Elle est actuellement enseignante agrégée au lycée.
Illustrations : Benjamin Adam
Notice n°5 - Une perspective économique
Une perspective économique par Olivia Guillon
“Le rôle des structures concurrentielles et institutionnelles
Le marché des droits d’édition présente plusieurs caractéristiques déterminantes pour le comportement des acteurs. D’abord la concentration : d’après les estimations de l’Autorité de la concurrence, en France 8 maisons d’édition cumulent à elles seules 50 % à 95 % des parts de marché sur les meilleures ventes en littérature générale, jeunesse et bande dessinée. Cela se double souvent d’une maîtrise de l’aval de la chaîne du livre : les grands groupes possèdent des sociétés dans tous les métiers du livre, de l’édition à la vente (librairie, vente en ligne…) en passant par la distribution et la diffusion.
La promotion, le transport et le stockage d’un livre papier représentant une part très importante à la fois des coûts et des facteurs de succès, la maîtrise de ces activités est une partie centrale du modèle économique des grands groupes éditoriaux, y compris pour la commercialisation de livres qu’ils n’éditent pas eux-mêmes. En parallèle coexistent de nombreux « petits » éditeurs. Ces derniers ont souvent recours aux circuits logistiques des grands groupes, faute de pouvoir assurer eux-mêmes la diffusion et la distribution de leurs livres.”

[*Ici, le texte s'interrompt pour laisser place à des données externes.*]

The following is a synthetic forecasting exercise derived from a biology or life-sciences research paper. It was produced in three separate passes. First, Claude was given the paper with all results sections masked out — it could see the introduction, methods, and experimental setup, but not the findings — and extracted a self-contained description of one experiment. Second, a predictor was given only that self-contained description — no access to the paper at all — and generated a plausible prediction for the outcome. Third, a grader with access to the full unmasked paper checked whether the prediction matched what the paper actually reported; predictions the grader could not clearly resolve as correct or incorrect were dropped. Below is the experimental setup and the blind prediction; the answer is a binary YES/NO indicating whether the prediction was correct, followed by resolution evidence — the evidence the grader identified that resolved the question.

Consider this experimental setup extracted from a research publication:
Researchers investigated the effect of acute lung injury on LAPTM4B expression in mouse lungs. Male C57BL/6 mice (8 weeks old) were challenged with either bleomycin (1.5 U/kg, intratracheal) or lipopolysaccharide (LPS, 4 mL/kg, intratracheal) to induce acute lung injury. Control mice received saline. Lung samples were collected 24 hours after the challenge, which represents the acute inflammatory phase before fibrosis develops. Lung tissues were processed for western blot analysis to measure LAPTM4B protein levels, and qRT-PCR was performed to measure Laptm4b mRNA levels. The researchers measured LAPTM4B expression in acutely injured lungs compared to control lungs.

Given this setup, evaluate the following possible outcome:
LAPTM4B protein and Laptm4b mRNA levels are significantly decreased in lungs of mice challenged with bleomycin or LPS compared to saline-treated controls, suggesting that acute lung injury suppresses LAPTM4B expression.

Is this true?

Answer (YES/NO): NO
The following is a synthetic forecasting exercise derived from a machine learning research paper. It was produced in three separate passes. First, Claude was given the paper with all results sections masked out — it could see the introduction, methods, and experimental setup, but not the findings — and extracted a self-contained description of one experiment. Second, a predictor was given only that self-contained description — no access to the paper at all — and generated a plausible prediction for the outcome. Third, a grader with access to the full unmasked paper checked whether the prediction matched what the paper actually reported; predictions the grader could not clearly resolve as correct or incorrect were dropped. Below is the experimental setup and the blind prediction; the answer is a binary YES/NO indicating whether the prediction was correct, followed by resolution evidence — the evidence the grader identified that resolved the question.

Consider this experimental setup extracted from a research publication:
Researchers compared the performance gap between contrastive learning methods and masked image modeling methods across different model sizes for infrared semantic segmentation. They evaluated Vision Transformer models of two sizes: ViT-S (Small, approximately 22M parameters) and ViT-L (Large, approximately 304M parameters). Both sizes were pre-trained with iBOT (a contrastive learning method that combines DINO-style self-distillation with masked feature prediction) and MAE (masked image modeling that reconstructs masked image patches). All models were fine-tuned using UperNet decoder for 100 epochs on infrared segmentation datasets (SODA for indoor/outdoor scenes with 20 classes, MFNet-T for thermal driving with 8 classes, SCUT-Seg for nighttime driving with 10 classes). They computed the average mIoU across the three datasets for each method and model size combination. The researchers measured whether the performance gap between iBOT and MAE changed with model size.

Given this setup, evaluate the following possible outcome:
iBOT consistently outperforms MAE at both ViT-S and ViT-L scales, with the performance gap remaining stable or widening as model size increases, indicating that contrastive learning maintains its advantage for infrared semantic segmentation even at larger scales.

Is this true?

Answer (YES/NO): NO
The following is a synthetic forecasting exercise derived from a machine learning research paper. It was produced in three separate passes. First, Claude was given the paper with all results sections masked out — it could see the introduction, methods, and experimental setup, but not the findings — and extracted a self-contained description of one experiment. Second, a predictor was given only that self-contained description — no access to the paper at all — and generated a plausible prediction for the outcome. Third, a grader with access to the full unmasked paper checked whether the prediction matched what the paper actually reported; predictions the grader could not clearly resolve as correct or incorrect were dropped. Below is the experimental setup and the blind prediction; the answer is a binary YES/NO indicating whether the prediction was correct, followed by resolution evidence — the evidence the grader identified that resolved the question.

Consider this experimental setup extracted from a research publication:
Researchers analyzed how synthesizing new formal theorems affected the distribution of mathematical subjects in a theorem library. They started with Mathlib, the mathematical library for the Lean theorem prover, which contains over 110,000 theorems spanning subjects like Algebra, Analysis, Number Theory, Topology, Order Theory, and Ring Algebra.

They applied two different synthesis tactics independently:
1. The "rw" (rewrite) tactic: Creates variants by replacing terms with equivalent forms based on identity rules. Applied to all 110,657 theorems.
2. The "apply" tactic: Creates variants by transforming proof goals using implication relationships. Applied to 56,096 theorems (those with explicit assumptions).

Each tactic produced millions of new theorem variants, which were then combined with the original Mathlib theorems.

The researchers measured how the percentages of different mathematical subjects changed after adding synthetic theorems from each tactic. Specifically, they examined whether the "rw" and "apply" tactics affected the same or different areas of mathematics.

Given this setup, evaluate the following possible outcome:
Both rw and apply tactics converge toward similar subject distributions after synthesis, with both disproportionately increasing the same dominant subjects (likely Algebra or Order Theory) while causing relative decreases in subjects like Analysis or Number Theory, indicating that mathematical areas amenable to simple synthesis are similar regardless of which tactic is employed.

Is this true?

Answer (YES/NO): NO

Olivia Guillon est maître de conférences en économie à l’Université Sorbonne Paris Nord depuis 2010.
Ses recherches, publications et conférences portent sur les secteurs de la culture, du numérique et de l’éducation.
Elle travaille régulièrement avec des organismes de la filière du livre dans le cadre d’études socio-économiques sur la production, les échanges, la demande et les acteurs.
Illustrations : Nicoby
Le colloque sur les Dérives Comportementales
Avec le soutien de l’ADAGP et de la SOFIA, nous avons eu le plaisir d’organiser le 1er avril 2025 un évènement dédié au secteur du livre, concernant la relation entre auteurs et éditeurs dans le secteur du livre.
Ce colloque a été l’occasion de revenir sur nos travaux précédents qui avaient été publiés ainsi que d’approfondir la réflexion pour améliorer la situation sur le terrain.